→ **Task statement**
Report each line of the data below in which "species" appears.

→ **Source data**
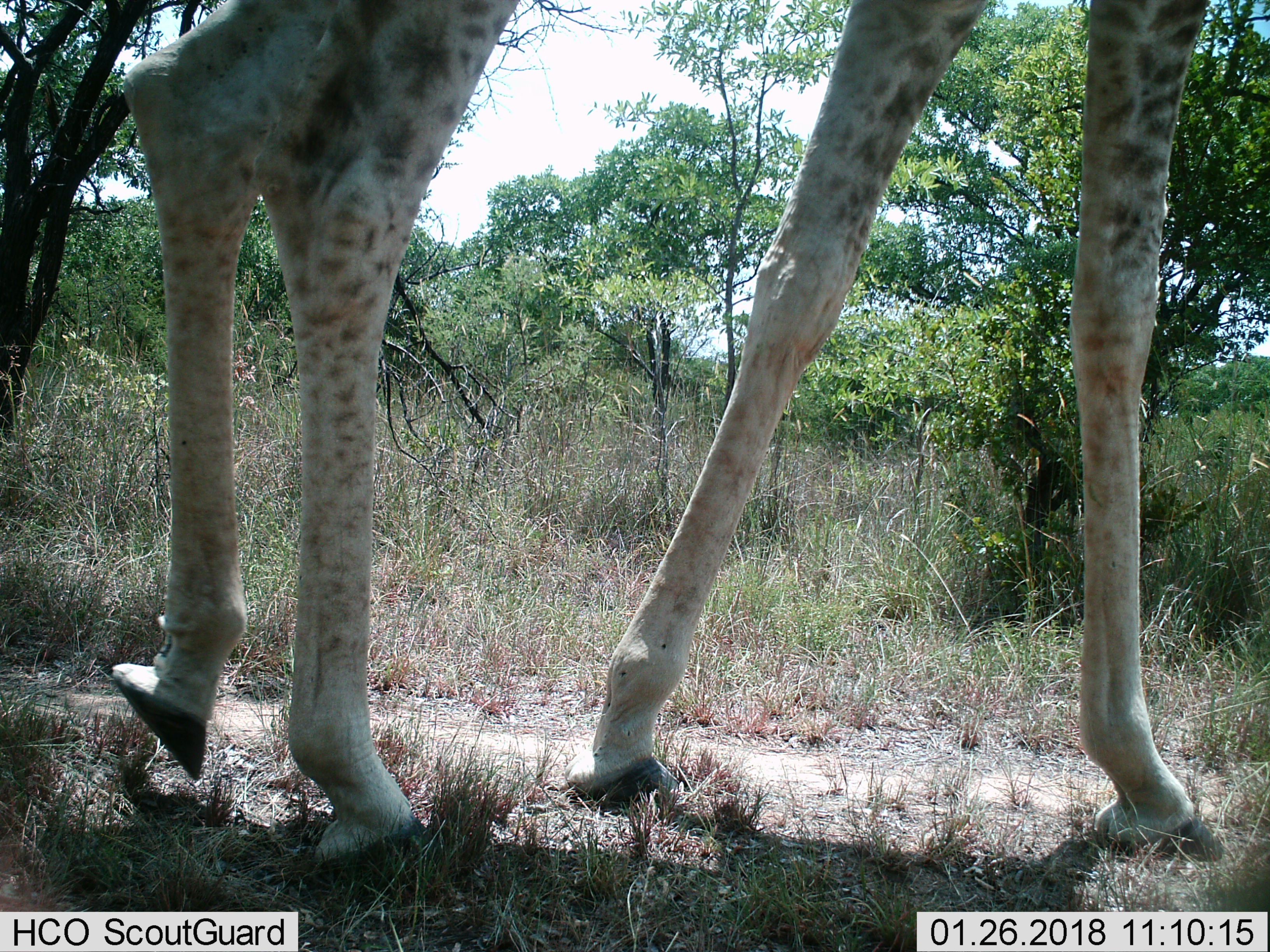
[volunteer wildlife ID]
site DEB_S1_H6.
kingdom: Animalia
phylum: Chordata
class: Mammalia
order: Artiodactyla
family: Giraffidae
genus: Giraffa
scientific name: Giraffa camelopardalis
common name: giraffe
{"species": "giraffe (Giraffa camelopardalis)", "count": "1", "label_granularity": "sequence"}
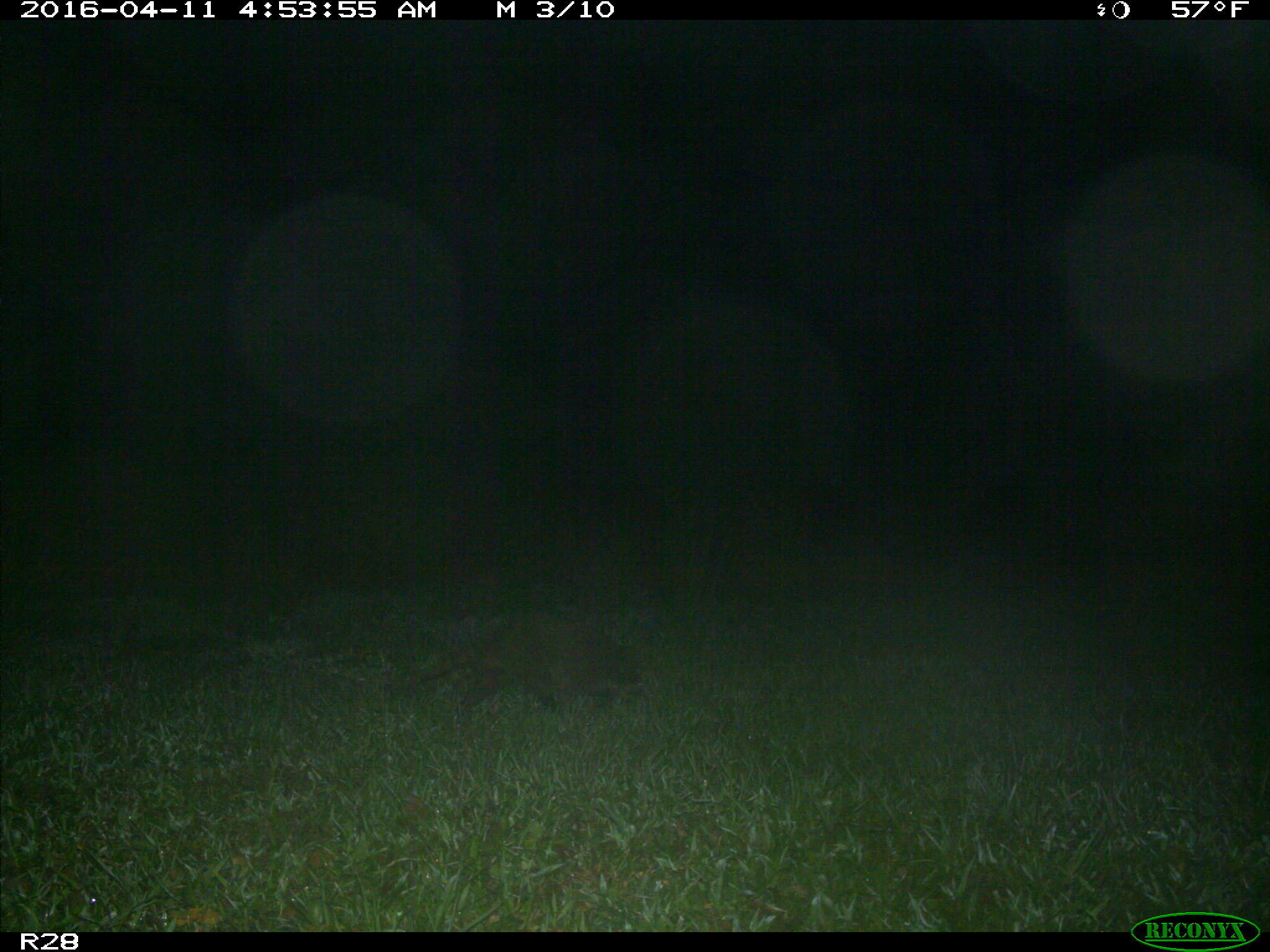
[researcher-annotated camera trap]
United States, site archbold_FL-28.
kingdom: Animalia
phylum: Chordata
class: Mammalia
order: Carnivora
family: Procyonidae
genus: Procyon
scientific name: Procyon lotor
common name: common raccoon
...
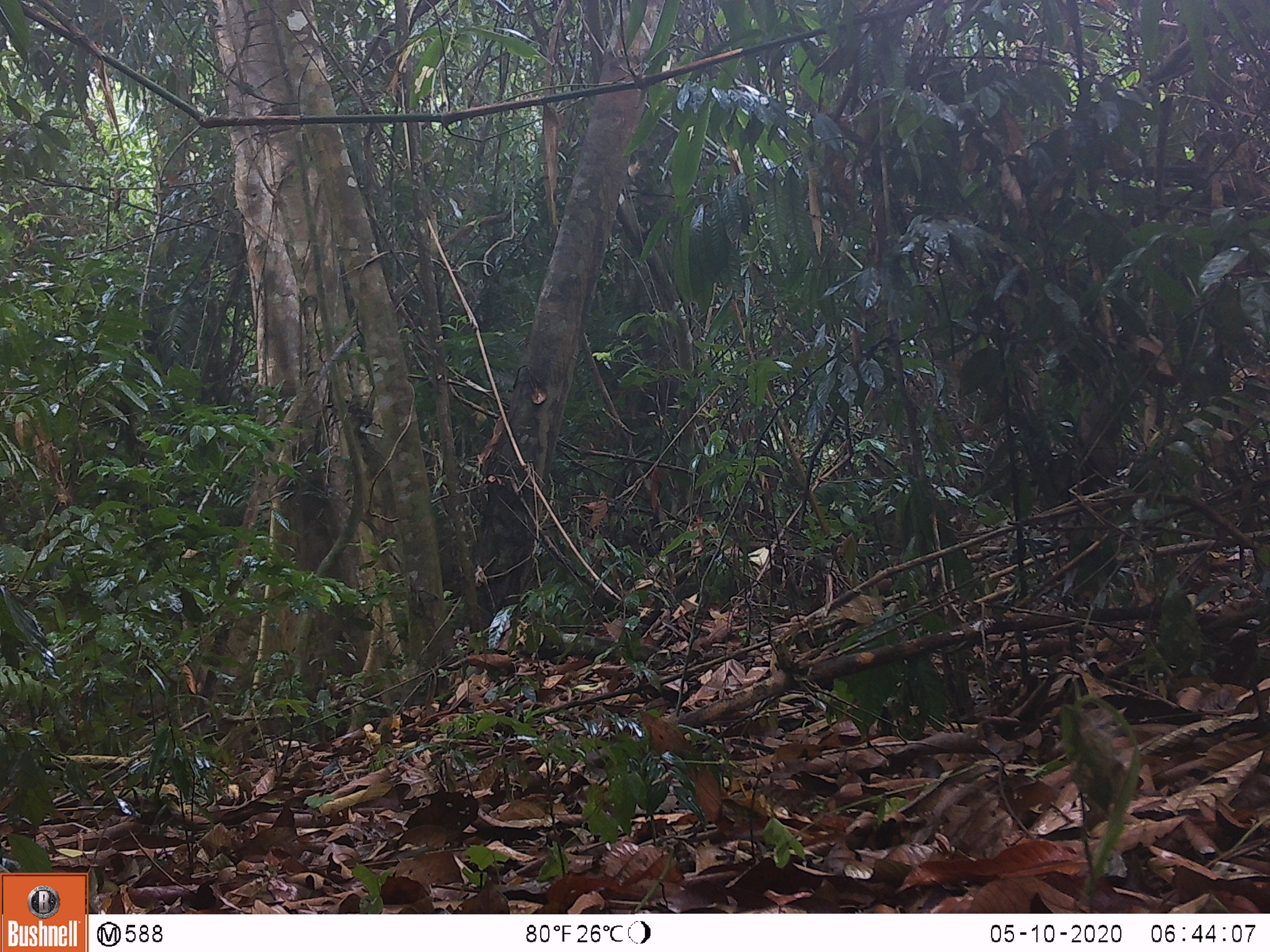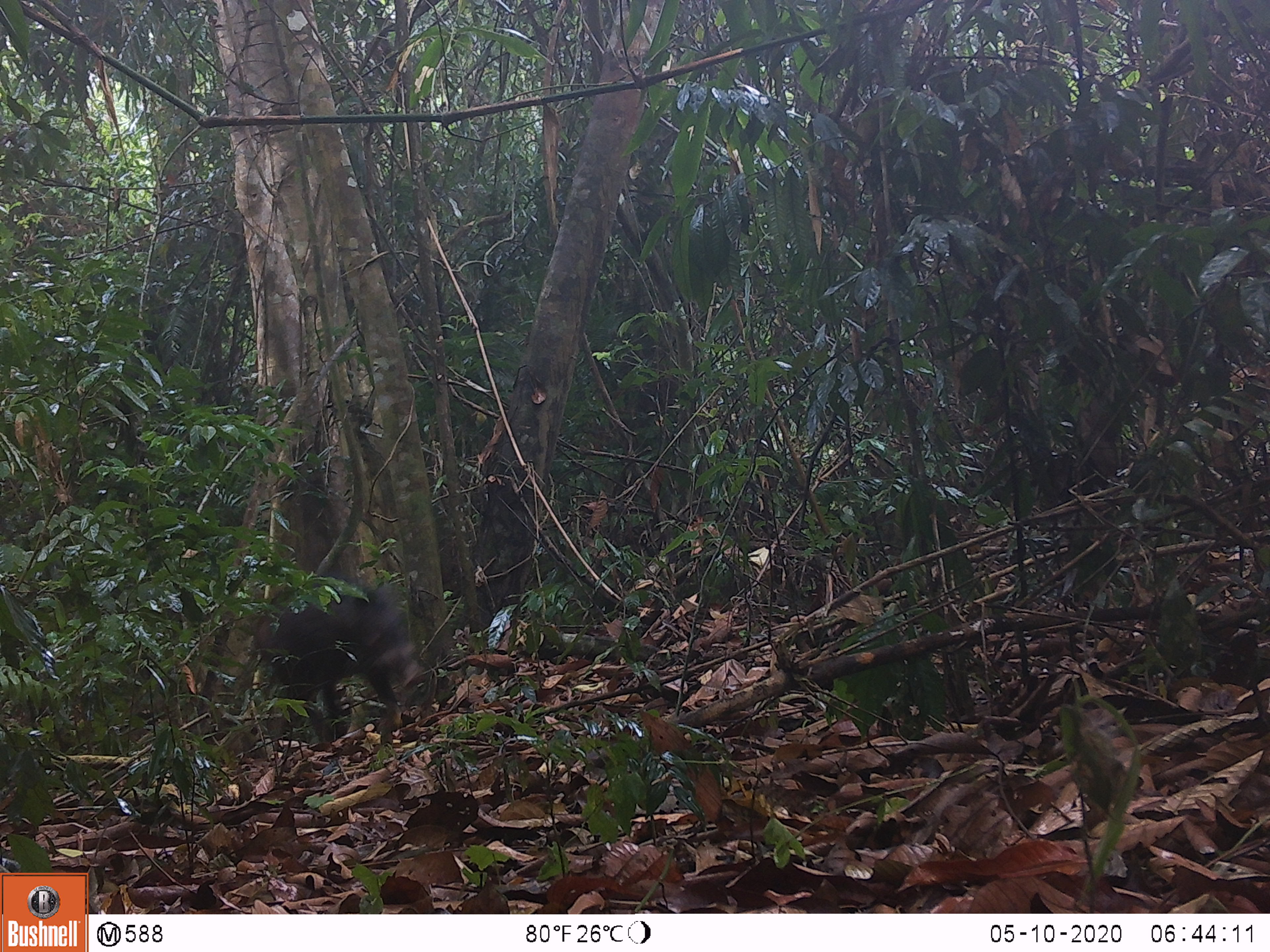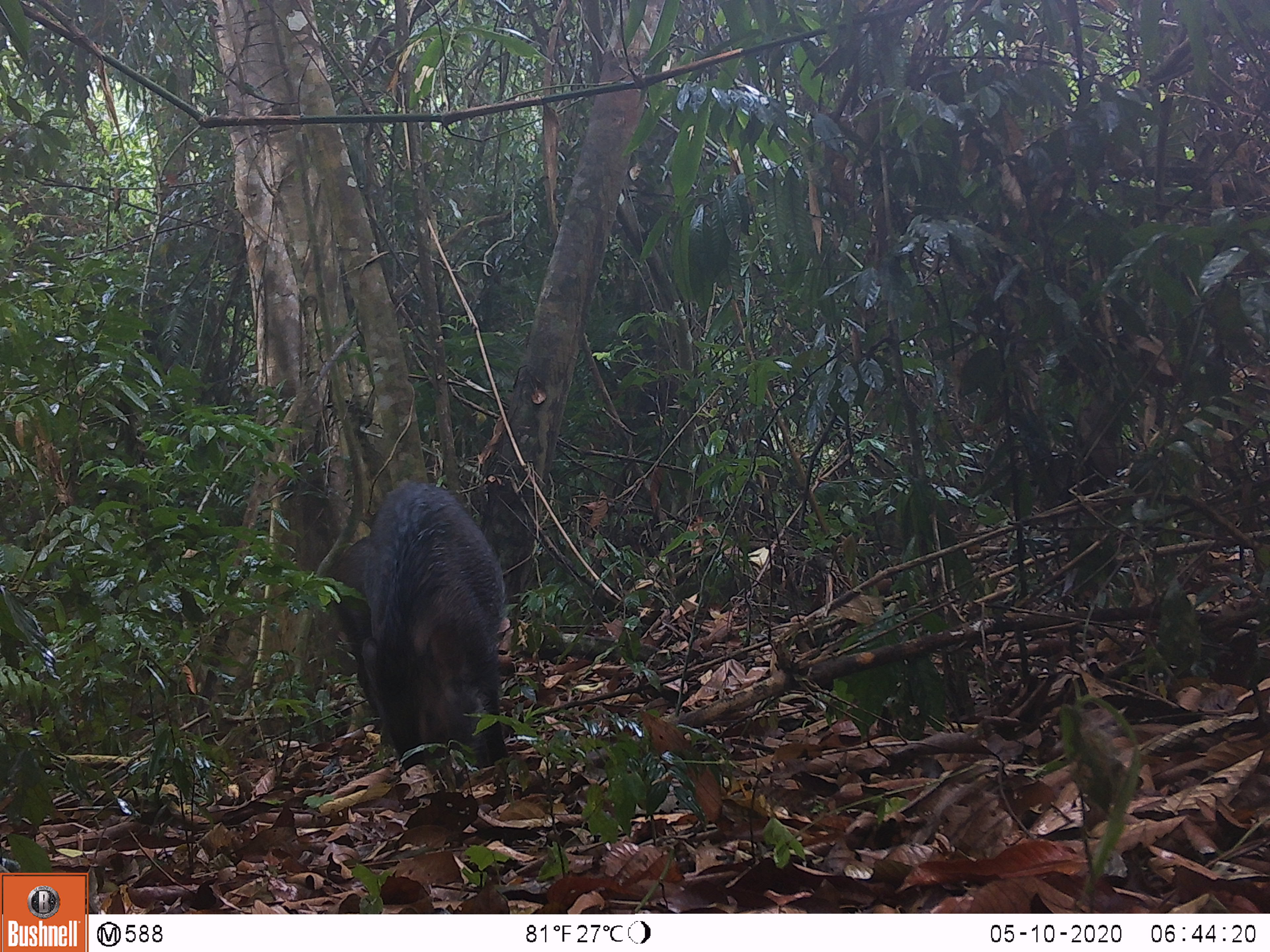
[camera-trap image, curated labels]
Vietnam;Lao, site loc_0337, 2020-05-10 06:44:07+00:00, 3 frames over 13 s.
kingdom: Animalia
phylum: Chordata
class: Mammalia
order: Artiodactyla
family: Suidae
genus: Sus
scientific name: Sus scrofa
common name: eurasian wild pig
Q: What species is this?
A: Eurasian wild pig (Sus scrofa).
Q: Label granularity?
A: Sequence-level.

→ **Exercise result**
{"species": "giraffe (Giraffa camelopardalis)", "count": "1", "label_granularity": "sequence"}
Q: What species is this?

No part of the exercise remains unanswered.